Um projeto de lei em análise na Câmara dos Deputados cria um programa nacional para combater o desperdício de medicamentos, insumos e exames no Sistema Único de Saúde (SUS). O PL 1677/26 pretende melhorar a gestão da assistência farmacêutica e dos serviços diagnósticos na rede pública.
De acordo com a proposta, serão considerados desperdício os medicamentos vencidos ou inutilizados por falhas de planejamento, armazenamento ou distribuição. Também entram nessa classificação a compra ou dispensação de remédios em quantidade superior à necessidade terapêutica, além de exames agendados e não realizados por ausência do paciente.
O texto inclui ainda a repetição desnecessária de exames provocada pela falta de integração entre os sistemas de informação.
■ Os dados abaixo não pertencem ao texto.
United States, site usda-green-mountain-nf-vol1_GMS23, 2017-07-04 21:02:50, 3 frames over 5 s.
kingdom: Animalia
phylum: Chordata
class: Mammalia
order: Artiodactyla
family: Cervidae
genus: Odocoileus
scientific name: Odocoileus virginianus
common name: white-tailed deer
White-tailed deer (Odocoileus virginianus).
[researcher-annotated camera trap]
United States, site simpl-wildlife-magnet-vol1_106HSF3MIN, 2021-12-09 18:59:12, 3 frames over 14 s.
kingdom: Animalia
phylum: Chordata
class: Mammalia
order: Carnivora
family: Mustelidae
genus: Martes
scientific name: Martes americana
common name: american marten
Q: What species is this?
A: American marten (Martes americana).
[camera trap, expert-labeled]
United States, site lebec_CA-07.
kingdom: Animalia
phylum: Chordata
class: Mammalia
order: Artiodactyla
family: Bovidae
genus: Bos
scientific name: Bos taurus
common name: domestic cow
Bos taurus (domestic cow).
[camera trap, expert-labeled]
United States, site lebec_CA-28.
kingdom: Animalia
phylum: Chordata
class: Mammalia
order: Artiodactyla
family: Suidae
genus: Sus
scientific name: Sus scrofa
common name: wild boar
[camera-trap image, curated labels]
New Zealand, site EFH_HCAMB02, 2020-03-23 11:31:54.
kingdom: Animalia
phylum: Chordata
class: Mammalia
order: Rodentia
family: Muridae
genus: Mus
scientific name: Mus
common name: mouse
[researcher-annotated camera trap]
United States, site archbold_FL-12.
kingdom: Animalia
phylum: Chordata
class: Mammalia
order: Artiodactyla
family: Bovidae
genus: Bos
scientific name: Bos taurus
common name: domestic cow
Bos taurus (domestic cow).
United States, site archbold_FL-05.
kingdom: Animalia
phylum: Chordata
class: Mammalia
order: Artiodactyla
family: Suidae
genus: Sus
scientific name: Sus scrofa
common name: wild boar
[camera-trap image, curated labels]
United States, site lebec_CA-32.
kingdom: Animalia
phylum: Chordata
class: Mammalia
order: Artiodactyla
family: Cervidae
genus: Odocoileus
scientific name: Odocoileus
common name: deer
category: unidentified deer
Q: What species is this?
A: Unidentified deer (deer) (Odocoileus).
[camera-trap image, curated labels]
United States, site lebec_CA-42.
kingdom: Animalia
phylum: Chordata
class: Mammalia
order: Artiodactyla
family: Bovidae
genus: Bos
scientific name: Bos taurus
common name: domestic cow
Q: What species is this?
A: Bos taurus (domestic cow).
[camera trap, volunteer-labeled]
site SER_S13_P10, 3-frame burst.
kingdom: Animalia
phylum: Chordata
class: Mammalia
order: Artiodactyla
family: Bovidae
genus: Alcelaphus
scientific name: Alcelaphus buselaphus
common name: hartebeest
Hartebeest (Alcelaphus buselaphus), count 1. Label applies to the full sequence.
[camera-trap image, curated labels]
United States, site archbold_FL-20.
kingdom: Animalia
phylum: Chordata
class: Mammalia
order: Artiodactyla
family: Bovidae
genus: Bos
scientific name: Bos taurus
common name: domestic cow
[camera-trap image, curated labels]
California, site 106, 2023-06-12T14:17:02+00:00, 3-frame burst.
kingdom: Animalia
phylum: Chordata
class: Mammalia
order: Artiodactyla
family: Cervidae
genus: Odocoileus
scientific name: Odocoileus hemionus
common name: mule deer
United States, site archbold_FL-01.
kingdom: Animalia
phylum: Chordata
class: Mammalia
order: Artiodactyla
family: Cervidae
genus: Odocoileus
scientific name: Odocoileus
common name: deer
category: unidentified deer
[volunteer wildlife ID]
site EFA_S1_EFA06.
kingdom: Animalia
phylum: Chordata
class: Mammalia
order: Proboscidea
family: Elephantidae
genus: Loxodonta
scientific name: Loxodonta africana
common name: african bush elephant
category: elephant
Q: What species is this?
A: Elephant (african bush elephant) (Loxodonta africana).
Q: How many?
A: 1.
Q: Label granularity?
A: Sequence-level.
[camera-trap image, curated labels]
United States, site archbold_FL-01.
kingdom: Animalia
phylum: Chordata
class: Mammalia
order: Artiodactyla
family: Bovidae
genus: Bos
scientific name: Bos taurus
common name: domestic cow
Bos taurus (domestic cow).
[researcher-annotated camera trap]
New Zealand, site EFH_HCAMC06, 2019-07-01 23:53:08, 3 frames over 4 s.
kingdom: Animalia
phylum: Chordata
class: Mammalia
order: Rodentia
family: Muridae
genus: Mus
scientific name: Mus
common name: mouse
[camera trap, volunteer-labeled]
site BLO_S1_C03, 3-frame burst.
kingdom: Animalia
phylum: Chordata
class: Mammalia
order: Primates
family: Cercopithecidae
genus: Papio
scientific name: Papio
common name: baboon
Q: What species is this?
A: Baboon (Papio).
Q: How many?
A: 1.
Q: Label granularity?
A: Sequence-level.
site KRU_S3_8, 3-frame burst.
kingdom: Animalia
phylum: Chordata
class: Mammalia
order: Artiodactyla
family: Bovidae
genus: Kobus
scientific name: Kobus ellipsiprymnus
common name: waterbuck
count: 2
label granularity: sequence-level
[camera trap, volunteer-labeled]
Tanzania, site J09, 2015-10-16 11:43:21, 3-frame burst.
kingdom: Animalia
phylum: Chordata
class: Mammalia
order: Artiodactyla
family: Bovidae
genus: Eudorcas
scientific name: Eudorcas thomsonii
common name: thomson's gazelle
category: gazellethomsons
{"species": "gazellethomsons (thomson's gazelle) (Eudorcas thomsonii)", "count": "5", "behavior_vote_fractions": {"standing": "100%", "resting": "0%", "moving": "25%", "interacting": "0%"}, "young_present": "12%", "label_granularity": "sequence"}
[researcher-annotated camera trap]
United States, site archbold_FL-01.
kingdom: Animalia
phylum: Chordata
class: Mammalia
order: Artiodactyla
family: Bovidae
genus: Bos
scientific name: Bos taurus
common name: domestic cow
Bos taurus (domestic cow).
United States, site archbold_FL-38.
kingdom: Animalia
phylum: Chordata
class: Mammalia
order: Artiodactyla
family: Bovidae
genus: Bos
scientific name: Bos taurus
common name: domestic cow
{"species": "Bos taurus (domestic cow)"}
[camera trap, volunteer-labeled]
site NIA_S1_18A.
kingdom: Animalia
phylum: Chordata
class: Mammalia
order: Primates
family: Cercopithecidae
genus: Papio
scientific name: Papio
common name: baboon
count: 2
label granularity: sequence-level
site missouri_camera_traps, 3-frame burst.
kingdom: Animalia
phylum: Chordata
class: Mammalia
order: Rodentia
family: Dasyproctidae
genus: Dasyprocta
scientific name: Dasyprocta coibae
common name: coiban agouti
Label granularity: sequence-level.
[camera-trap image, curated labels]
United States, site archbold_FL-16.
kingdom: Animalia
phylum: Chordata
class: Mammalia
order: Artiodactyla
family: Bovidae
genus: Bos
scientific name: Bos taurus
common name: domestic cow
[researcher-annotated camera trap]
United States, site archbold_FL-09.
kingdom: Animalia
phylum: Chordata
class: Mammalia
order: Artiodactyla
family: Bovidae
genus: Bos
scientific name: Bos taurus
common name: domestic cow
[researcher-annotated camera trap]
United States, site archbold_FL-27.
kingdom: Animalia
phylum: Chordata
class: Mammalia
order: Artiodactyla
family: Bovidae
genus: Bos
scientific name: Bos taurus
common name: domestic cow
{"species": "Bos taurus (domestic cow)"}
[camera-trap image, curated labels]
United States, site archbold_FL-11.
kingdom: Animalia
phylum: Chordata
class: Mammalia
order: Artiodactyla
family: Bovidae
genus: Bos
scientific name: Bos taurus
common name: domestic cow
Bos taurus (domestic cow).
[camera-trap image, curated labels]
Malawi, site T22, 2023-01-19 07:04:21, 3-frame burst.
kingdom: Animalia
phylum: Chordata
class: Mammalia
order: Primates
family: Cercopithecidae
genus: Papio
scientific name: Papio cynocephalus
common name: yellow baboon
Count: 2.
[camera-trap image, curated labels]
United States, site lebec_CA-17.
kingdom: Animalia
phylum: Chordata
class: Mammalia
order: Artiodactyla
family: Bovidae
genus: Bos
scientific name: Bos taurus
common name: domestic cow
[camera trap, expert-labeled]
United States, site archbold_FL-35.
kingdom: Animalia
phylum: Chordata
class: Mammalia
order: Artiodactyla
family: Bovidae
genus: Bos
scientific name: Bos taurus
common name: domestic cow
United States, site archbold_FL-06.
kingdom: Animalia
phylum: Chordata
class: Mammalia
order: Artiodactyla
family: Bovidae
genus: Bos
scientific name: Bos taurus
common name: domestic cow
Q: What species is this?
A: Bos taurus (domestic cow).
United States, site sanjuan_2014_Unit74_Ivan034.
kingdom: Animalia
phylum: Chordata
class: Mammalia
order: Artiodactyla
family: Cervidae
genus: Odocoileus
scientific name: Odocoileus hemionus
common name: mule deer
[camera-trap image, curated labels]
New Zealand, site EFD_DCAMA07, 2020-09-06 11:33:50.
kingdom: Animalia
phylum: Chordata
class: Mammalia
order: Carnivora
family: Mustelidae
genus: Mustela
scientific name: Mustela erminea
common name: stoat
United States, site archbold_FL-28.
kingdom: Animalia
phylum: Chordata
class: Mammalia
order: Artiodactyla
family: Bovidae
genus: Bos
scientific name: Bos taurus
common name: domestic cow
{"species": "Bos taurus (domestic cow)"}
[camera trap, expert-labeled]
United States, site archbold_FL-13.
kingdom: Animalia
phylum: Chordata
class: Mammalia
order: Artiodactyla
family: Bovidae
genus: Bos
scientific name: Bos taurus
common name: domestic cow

A medida busca reduzir gastos evitáveis e melhorar o aproveitamento dos recursos já disponíveis no sistema público de saúde.
Controle de estoques e redistribuição de medicamentos
Entre as principais medidas previstas está a implementação de controle informatizado de estoque, com monitoramento dos prazos de validade e rastreamento da dispensação de medicamentos nas unidades de saúde. A proposta também autoriza a redistribuição de remédios entre diferentes unidades quando houver risco de vencimento ou baixa demanda em determinado local.
Na avaliação do autor do projeto, deputado Dr. Daniel Soranz (PSD-RJ), o aperfeiçoamento da gestão pode contribuir para ampliar o acesso da população a medicamentos e exames. A justificativa destaca que muitos brasileiros ainda enfrentam dificuldades para obter esses serviços na rede pública.
Medidas para reduzir faltas e exames duplicados
Para a área de diagnósticos, o projeto determina que os sistemas de regulação adotem mecanismos capazes de evitar a duplicidade de procedimentos. A proposta também prevê o acesso aos históricos clínicos e aos resultados de exames em toda a rede, desde que observadas as regras aplicáveis ao tratamento dessas informações.
As unidades de saúde deverão adotar sistemas de confirmação prévia de consultas e exames por meios eletrônicos, telefônicos ou digitais. Em caso de ausência sem justificativa, poderá haver reavaliação ou priorização de novos agendamentos. A aplicação da medida deverá respeitar a urgência médica e o princípio da equidade no atendimento.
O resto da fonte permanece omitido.